TEXT EXCERPT:
* * *

Key support, opposition
The Medical Board of California, the agency responsible for licensing and disciplining medical professionals, voted to support the legislation at its quarterly meeting in May, though some of the board members initially questioned whether the bill, in an earlier form that required disclosures before a drug or device could be prescribed, would require physicians to interrupt visits to check if they’ve received money from a specific company.
AB 1278’s proponents, however, say the bill — as written today — would require a simple list that could be included in the waiting room packets that patients already receive and have to sign.
They expect strong opposition from manufacturers and the California Medical Association when AB 1278 reaches the Senate. A spokesperson for the CMA did not return a call or email for comment.
During the Medical Board’s May meeting, Emily Hughes, a legislative advocate for the CMA, spoke against the bill. She said the association generally supports displaying information about Open Payments in doctors’ offices, but it worries the bill could create an administrative burden on doctors and distract from the reason a patient sought care in the first place. It could damage physician-patient relationships and disparage doctors for attending educational meetings paid for by companies, she said.
“When there is no context for that payment, we are worried that a setting that should be focused on health would be reconfigured in a way that we are not comfortable with and that we do not think would help patients ultimately,” she said.

* * *

INFORMATION SHOWN:
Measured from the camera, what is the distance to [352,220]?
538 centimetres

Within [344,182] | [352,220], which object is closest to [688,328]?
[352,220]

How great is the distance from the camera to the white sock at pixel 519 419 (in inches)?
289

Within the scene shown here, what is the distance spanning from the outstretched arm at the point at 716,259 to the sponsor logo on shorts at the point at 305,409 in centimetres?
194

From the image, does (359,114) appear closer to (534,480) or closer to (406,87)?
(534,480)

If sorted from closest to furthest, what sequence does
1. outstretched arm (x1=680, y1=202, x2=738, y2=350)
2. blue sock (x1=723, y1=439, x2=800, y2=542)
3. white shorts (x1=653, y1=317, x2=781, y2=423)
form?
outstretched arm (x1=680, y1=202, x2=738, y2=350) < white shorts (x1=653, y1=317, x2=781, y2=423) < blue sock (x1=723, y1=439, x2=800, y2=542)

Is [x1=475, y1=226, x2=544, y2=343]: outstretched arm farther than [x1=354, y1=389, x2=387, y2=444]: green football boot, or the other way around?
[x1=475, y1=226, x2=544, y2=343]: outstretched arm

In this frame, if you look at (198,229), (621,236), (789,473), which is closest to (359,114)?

* * *

WORK TO BE COMPLETED: In the text about AB 1278, at what meeting did the Medical Board of California vote to support the legislation? The data comes from a different source than the text.

ANSWER TO THIS EXERCISE: Its quarterly meeting in May.